Ensure all legitimate sending services are included before switching to hard fail. Our SPF record configuration guide walks through the process of auditing your sending services and building a correct SPF record.

16. SPF Exceeding 10 Lookups

Risk: SPF evaluates to permanent error (permerror) when lookups exceed 10, effectively disabling SPF.

Fix: Reduce lookups by replacing include mechanisms with ip4/ip6 where possible:

# Before (3 lookups from includes)
v=spf1 include:_spf.google.com include:servers.mcsv.net include:sendgrid.net -all

# After (1 lookup + direct IPs for static senders)
v=spf1 include:_spf.google.com ip4:205.201.128.0/20 ip4:167.89.0.0/17 -all

DNS Misconfigurations

17. No DNSSEC

Risk: DNS responses can be spoofed, redirecting users to malicious servers.

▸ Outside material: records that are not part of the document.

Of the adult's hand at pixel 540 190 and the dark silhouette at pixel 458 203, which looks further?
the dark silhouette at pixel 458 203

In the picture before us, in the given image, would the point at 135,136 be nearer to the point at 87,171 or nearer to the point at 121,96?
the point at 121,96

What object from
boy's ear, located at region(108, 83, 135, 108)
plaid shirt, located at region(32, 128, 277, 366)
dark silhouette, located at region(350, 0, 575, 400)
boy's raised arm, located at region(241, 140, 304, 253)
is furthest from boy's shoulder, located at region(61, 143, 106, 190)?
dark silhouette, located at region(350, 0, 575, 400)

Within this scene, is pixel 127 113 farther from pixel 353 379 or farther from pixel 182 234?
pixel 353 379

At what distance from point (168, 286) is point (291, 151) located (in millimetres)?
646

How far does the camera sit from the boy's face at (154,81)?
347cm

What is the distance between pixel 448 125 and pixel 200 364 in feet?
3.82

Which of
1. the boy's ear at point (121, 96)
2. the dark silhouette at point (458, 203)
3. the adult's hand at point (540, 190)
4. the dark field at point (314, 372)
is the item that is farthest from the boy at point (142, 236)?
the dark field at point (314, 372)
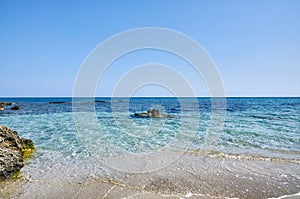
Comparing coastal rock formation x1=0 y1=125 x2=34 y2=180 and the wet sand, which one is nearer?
the wet sand

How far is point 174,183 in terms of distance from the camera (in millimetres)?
4988

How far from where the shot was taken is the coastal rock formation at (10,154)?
518cm

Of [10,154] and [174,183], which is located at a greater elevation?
[10,154]

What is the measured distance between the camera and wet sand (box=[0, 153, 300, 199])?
4395 millimetres

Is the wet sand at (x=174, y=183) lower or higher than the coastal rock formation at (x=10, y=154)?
lower

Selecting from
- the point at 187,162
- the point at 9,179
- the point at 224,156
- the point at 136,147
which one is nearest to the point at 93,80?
the point at 136,147

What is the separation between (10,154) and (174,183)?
15.1 ft

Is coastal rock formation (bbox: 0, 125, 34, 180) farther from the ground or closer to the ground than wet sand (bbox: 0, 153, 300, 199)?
farther from the ground

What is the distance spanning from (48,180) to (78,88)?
11.4ft

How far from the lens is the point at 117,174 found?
18.4 feet

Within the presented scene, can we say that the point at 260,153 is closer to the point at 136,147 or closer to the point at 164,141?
the point at 164,141

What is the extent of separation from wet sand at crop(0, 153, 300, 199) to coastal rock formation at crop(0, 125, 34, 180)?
0.98 feet

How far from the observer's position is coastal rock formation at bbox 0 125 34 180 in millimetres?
5180

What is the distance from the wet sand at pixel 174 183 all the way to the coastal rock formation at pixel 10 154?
0.98 ft
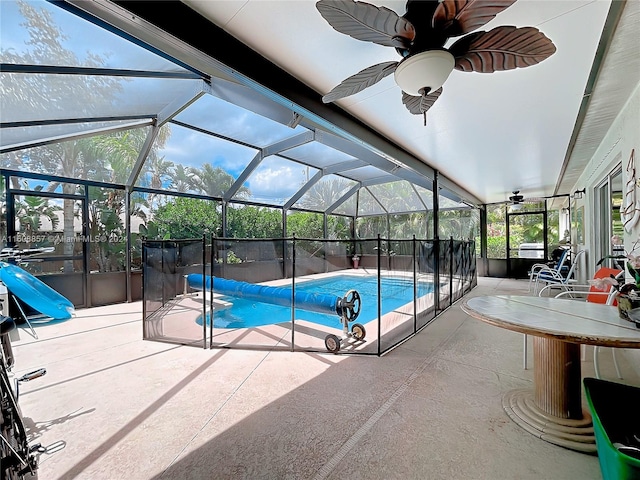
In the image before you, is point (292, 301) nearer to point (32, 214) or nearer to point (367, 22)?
point (367, 22)

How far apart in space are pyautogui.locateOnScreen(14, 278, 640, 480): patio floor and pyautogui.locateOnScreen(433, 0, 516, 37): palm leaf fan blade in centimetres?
257

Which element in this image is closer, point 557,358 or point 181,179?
point 557,358

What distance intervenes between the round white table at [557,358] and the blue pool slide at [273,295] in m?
1.82

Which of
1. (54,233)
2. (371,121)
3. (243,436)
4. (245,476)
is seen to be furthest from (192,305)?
(371,121)

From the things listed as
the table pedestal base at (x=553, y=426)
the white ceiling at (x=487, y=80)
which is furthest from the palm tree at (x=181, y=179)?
the table pedestal base at (x=553, y=426)

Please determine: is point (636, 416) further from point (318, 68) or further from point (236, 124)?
point (236, 124)

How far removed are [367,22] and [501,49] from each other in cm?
90

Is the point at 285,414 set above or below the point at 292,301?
below

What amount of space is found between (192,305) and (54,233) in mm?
3027

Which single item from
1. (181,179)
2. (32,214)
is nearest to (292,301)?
(181,179)

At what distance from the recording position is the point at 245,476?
1.57m

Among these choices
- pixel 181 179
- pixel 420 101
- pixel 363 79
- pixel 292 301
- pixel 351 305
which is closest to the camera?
pixel 363 79

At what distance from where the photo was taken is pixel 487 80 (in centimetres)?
258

Fix: Enable DNSSEC through your DNS hosting provider. The process varies by provider but generally involves:

1. Enable DNSSEC signing in your DNS host's dashboard
2. Copy the DS record provided by the DNS host
3. Add the DS record at your domain registrar

18. No CAA Records

Risk: Any certificate authority can issue certificates for your domain.

Fix: Add CAA records restricting issuance to your authorized CAs:

example.com.  CAA  0 issue "letsencrypt.org"
example.com.  CAA  0 issuewild "letsencrypt.org"
example.com.  CAA  0 iodef "mailto:security@example.com"

19. Dangling CNAME Records

Risk: CNAME records pointing to unclaimed services (decommissioned cloud resources, cancelled SaaS subscriptions) can be taken over by attackers (subdomain takeover).

Fix: Audit all CNAME records. For each:

1. Verify the target is still active and owned by your organization
2. If the target is no longer active, remove the CNAME record
3. If the target is a cloud resource, verify ownership cannot lapse

Network Misconfigurations

20. Unnecessary Open Ports

Risk: Each open port is an attack vector. Database ports, remote desktop, and admin interfaces should not be internet-facing.

Fix with iptables:

# Block common dangerous ports
iptables -A INPUT -p tcp --dport 3389 -j DROP  # RDP
iptables -A INPUT -p tcp --dport 3306 -j DROP  # MySQL
iptables -A INPUT -p tcp --dport 5432 -j DROP  # PostgreSQL
iptables -A INPUT -p tcp --dport 27017 -j DROP # MongoDB
iptables -A INPUT -p tcp --dport 6379 -j DROP  # Redis

Fix with cloud security groups (AWS, Azure, GCP): Remove inbound rules for non-essential ports. Restrict SSH to known IP ranges or VPN CIDR blocks.

Verification

After applying any fix, verify it with CyberShield:

1. Quick scan the relevant module to confirm the finding is resolved
2. Full scan to ensure the fix did not introduce new issues
3. Compare with previous scan to verify the specific finding changed from present to resolved

Regular scanning catches configuration regressions. Server updates, deployments, and infrastructure changes can reintroduce misconfigurations that were previously fixed. Weekly scanning ensures your fixes persist.